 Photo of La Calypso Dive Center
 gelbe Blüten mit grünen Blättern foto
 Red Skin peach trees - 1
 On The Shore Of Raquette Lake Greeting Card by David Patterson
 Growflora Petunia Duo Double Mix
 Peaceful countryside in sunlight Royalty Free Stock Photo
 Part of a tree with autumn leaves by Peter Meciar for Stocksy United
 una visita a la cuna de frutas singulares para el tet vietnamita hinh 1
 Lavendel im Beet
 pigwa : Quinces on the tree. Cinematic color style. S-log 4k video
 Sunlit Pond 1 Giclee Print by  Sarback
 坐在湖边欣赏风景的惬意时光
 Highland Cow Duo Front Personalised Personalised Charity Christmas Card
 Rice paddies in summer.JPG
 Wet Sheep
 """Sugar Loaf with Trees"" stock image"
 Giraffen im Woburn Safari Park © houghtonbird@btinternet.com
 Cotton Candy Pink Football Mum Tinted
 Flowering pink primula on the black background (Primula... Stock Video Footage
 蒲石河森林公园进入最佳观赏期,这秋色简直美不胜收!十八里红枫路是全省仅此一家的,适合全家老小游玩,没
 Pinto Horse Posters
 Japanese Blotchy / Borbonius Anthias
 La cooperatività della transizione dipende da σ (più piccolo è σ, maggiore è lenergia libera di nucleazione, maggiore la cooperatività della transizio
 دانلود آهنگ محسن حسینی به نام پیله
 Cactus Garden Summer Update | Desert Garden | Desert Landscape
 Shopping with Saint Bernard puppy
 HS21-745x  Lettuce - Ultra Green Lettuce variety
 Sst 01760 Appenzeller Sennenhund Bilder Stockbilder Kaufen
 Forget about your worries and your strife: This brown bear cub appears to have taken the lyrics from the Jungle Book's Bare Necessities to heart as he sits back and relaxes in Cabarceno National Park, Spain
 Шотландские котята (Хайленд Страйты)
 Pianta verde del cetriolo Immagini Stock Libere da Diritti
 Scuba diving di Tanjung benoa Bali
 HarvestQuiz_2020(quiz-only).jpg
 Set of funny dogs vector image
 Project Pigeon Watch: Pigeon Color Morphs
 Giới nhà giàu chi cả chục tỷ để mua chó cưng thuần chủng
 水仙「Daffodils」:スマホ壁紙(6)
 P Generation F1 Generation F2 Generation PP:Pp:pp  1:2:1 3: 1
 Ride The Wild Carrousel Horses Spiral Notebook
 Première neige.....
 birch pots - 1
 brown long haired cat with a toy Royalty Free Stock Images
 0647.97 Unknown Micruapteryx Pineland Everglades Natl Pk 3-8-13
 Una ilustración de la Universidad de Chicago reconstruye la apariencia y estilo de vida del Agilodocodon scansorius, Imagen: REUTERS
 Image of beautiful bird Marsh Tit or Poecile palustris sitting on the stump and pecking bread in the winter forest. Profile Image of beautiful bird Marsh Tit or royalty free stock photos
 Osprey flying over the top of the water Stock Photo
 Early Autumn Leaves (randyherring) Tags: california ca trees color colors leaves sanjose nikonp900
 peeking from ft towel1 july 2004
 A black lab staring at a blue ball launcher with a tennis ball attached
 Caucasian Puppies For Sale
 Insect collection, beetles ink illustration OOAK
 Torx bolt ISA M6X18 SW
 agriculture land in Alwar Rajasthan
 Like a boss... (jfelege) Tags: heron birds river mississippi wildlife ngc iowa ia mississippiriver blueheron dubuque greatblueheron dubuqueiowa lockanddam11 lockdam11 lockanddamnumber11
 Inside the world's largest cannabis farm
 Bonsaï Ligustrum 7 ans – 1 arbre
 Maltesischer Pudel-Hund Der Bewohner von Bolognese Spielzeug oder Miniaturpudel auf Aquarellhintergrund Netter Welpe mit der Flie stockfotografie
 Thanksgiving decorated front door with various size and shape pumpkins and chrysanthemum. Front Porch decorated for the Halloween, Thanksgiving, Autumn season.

● Exercise
Type out all of the records again, exactly.

● Exercise result
 Photo of La Calypso Dive Center
 gelbe Blüten mit grünen Blättern foto
 Red Skin peach trees - 1
 On The Shore Of Raquette Lake Greeting Card by David Patterson
 Growflora Petunia Duo Double Mix
 Peaceful countryside in sunlight Royalty Free Stock Photo
 Part of a tree with autumn leaves by Peter Meciar for Stocksy United
 una visita a la cuna de frutas singulares para el tet vietnamita hinh 1
 Lavendel im Beet
 pigwa : Quinces on the tree. Cinematic color style. S-log 4k video
 Sunlit Pond 1 Giclee Print by  Sarback
 坐在湖边欣赏风景的惬意时光
 Highland Cow Duo Front Personalised Personalised Charity Christmas Card
 Rice paddies in summer.JPG
 Wet Sheep
 """Sugar Loaf with Trees"" stock image"
 Giraffen im Woburn Safari Park © houghtonbird@btinternet.com
 Cotton Candy Pink Football Mum Tinted
 Flowering pink primula on the black background (Primula... Stock Video Footage
 蒲石河森林公园进入最佳观赏期,这秋色简直美不胜收!十八里红枫路是全省仅此一家的,适合全家老小游玩,没
 Pinto Horse Posters
 Japanese Blotchy / Borbonius Anthias
 La cooperatività della transizione dipende da σ (più piccolo è σ, maggiore è lenergia libera di nucleazione, maggiore la cooperatività della transizio
 دانلود آهنگ محسن حسینی به نام پیله
 Cactus Garden Summer Update | Desert Garden | Desert Landscape
 Shopping with Saint Bernard puppy
 HS21-745x  Lettuce - Ultra Green Lettuce variety
 Sst 01760 Appenzeller Sennenhund Bilder Stockbilder Kaufen
 Forget about your worries and your strife: This brown bear cub appears to have taken the lyrics from the Jungle Book's Bare Necessities to heart as he sits back and relaxes in Cabarceno National Park, Spain
 Шотландские котята (Хайленд Страйты)
 Pianta verde del cetriolo Immagini Stock Libere da Diritti
 Scuba diving di Tanjung benoa Bali
 HarvestQuiz_2020(quiz-only).jpg
 Set of funny dogs vector image
 Project Pigeon Watch: Pigeon Color Morphs
 Giới nhà giàu chi cả chục tỷ để mua chó cưng thuần chủng
 水仙「Daffodils」:スマホ壁紙(6)
 P Generation F1 Generation F2 Generation PP:Pp:pp  1:2:1 3: 1
 Ride The Wild Carrousel Horses Spiral Notebook
 Première neige.....
 birch pots - 1
 brown long haired cat with a toy Royalty Free Stock Images
 0647.97 Unknown Micruapteryx Pineland Everglades Natl Pk 3-8-13
 Una ilustración de la Universidad de Chicago reconstruye la apariencia y estilo de vida del Agilodocodon scansorius, Imagen: REUTERS
 Image of beautiful bird Marsh Tit or Poecile palustris sitting on the stump and pecking bread in the winter forest. Profile Image of beautiful bird Marsh Tit or royalty free stock photos
 Osprey flying over the top of the water Stock Photo
 Early Autumn Leaves (randyherring) Tags: california ca trees color colors leaves sanjose nikonp900
 peeking from ft towel1 july 2004
 A black lab staring at a blue ball launcher with a tennis ball attached
 Caucasian Puppies For Sale
 Insect collection, beetles ink illustration OOAK
 Torx bolt ISA M6X18 SW
 agriculture land in Alwar Rajasthan
 Like a boss... (jfelege) Tags: heron birds river mississippi wildlife ngc iowa ia mississippiriver blueheron dubuque greatblueheron dubuqueiowa lockanddam11 lockdam11 lockanddamnumber11
 Inside the world's largest cannabis farm
 Bonsaï Ligustrum 7 ans – 1 arbre
 Maltesischer Pudel-Hund Der Bewohner von Bolognese Spielzeug oder Miniaturpudel auf Aquarellhintergrund Netter Welpe mit der Flie stockfotografie
 Thanksgiving decorated front door with various size and shape pumpkins and chrysanthemum. Front Porch decorated for the Halloween, Thanksgiving, Autumn season.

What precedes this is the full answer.